Nutrition for Fatigue
We derive energy from the food that we eat and the oxygen that we breathe. But the process of converting food into energy involves many stages that can become disrupted.
When a patient suffers from ME/CFS it is of vital importance to ensure that they are not only eating the correct range of nutrients to provide energy such as unrefined carbohydrates, proteins containing the balance of amino acids and healthy fats, but that their digestive system is functioning correctly in order to break down and digest those foods.Nutritional therapy will assess acid production of the stomach; the secretion of digestive enzymes to ensure foods are being broken down correctly, and the health of the gut to ensure the correct pH conditions for absorption, production of specific vitamins and water regulation.
Once foods are digested and assimilated they need to move into every cell in the body in order to be converted into energy.
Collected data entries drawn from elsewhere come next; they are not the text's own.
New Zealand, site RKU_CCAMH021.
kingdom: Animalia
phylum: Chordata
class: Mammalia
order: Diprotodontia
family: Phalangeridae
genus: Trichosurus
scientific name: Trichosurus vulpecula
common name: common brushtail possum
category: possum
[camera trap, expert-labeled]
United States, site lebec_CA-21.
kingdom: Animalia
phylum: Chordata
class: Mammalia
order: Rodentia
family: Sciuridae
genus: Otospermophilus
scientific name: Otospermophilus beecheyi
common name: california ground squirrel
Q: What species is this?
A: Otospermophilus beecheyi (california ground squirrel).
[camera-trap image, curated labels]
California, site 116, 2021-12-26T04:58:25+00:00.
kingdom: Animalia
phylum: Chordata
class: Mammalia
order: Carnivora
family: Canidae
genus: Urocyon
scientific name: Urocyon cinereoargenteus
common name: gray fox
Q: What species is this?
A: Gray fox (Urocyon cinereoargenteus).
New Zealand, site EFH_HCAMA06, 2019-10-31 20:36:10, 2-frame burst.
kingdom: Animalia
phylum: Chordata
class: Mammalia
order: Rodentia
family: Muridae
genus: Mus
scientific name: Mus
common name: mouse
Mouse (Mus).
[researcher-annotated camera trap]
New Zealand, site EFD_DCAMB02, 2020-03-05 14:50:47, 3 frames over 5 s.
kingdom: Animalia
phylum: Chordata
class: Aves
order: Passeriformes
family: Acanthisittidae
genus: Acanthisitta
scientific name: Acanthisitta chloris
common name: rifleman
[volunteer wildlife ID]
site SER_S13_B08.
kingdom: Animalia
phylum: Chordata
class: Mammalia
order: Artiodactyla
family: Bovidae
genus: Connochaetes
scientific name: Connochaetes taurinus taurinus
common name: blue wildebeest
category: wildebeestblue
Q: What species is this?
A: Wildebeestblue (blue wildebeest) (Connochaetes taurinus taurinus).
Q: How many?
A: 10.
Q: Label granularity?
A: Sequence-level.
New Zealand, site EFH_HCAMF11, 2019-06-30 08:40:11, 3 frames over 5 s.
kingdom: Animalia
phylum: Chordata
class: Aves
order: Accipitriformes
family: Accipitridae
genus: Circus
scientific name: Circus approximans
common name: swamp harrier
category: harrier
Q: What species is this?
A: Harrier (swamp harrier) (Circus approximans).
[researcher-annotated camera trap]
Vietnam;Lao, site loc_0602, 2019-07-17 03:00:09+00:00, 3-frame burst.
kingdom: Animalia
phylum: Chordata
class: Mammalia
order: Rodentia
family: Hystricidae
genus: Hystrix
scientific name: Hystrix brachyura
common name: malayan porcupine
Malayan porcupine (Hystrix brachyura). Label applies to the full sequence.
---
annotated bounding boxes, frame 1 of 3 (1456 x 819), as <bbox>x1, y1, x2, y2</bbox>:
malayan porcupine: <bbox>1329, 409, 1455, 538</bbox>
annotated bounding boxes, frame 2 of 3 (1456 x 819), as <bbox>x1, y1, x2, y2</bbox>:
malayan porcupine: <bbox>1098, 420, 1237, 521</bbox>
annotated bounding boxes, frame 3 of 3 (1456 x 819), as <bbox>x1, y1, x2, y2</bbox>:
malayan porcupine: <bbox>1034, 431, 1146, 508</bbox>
Transport of nutrients across the cell membrane requires the correct balance of minerals, particularly sodium and potassium and the nutritional therapist will ensure that your diet maximises this potential. Within the cell, specific nutrients such as magnesium, B vitamins and Coenzyme Q10 are required to convert foods into energy storage molecules. Your diet needs to provide a luxury supply of these nutrients for successful conversion.
The nutritional therapist will pay particular attention to the regulation of blood sugar (glucose) via the diet in order to control the hormones insulin and glucagon. These hormones are responsible for the uptake of glucose into the cells and directly affect energy production. Poor regulation of blood sugar is seen as a major stressor to the body as the brain reads low blood sugar as an emergency. It will send hormone messages to the adrenal glands to produce cortisol. Cortisol will convert stored energy from fats and proteins into glucose in order to replenish the cells immediately. However, it is preferable to provide constant energy through a diet high in complex carbohydrates that are broken down regularly into energy rather than place continual stress on the adrenal glands to produce cortisol. If this occurs too often then the adrenal glands become overworked and fatigue will result. Therefore regulating blood sugar is essential to the ME/CFS patient.
Joint pain is a frequently occurring symptom with ME patients. The nutritional therapist will ensure that the diet contains foods that promote anti-inflammatory action such as plant and fish oils, fruits and vegetables and reduce those that promote inflammation such as excessive meat consumption. A correct balance of the essential fatty acids is vital for cell membrane health and joint health. Diagnosis can be made via a simple blood test.
Getting the basics right is frequently a matter of making a few small changes; adding specific foods to the diet and removing others that promote ill health. Foods can be used to repair damage and maximise the body’s potential for healing itself.